### [TASK STATEMENT]
Pull out every line of the records below that contains the word "feet".

### [SUPPLIED DATA]
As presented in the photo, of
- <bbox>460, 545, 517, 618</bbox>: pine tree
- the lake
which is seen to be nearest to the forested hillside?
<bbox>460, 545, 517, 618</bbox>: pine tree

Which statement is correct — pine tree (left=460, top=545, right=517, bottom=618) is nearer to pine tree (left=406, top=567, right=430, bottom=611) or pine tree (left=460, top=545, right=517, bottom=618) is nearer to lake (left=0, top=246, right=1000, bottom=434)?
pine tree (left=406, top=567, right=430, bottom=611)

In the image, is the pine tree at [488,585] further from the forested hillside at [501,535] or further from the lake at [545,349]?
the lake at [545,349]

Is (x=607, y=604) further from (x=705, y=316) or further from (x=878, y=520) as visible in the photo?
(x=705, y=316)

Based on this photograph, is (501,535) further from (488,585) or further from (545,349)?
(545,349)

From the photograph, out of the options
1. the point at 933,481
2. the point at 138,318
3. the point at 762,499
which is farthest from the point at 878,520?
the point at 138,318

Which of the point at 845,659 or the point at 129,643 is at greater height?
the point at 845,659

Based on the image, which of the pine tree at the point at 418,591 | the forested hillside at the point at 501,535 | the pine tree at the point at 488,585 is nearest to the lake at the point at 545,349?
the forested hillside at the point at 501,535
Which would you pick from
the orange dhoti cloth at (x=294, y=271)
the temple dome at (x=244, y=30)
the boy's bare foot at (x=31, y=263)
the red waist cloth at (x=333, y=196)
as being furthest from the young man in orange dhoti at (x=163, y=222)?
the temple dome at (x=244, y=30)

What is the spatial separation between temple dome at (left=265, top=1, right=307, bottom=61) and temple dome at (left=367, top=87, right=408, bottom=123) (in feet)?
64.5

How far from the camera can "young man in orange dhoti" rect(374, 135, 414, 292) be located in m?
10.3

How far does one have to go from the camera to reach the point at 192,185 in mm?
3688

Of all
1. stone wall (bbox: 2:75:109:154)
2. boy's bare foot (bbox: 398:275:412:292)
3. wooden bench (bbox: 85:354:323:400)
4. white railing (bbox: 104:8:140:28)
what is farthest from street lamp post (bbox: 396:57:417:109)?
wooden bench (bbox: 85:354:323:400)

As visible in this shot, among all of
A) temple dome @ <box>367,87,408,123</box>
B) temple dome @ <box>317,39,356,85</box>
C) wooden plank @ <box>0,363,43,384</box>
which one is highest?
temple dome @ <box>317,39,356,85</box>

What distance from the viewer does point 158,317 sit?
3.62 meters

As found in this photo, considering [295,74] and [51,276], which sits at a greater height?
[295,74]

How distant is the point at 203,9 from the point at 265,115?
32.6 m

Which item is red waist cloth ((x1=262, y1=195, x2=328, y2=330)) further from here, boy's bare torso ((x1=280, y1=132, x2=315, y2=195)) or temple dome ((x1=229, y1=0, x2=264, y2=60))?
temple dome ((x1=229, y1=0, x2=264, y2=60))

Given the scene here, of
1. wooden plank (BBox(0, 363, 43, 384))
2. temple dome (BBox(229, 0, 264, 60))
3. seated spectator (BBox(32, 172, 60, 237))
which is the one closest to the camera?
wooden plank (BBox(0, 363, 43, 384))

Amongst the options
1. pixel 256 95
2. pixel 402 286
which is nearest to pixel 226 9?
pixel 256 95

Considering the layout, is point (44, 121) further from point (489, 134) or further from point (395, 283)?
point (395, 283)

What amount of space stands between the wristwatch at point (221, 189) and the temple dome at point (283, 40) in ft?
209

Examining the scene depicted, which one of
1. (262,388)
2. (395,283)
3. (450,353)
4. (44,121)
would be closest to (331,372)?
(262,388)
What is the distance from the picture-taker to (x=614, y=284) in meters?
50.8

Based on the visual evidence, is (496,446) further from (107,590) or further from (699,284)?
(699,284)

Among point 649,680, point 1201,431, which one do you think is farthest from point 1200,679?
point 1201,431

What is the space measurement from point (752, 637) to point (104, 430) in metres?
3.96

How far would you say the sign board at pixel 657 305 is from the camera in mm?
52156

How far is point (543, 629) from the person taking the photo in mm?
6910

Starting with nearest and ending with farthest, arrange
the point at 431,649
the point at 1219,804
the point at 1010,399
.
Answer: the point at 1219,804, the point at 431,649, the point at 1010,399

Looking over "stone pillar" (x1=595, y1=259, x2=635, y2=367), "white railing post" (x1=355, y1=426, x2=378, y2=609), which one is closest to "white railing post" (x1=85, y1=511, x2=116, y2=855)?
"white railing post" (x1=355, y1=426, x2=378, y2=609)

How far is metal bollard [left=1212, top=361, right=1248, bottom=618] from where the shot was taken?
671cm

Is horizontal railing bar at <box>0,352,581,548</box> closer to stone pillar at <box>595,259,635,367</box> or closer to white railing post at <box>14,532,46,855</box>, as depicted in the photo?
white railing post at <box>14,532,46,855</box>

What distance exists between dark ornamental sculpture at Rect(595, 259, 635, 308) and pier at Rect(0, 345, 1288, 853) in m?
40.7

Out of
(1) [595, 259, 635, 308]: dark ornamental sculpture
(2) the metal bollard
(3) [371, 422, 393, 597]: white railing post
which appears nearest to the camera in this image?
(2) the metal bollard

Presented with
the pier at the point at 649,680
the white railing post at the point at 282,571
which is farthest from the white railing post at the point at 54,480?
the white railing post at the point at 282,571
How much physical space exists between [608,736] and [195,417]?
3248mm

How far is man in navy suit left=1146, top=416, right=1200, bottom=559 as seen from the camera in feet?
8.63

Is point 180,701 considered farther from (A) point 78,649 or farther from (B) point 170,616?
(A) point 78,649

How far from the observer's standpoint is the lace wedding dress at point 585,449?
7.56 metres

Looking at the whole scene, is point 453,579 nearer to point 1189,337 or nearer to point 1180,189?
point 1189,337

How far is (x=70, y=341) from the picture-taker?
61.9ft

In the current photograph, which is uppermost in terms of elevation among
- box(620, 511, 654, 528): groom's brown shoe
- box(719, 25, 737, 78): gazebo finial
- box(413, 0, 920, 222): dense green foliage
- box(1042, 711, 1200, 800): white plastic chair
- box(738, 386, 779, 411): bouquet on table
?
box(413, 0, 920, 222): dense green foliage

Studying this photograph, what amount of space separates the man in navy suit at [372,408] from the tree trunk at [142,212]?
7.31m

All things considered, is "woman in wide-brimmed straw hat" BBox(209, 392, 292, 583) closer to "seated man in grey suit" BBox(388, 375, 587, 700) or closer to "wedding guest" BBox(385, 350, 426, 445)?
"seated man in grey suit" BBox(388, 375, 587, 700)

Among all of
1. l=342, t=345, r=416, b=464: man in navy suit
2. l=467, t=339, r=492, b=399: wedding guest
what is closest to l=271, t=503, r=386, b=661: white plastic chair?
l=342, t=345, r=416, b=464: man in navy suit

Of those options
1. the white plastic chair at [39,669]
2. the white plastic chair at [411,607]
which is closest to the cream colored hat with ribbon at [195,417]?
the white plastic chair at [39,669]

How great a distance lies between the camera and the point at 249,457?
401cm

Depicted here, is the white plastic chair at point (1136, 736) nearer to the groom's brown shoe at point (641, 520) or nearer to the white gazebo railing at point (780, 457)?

### [TASK RESPONSE]
What is the spatial separation between temple dome at (left=265, top=1, right=307, bottom=61) and temple dome at (left=367, top=87, right=408, bottom=123) (in feet)?
How far is man in navy suit left=1146, top=416, right=1200, bottom=559 as seen from the camera in feet?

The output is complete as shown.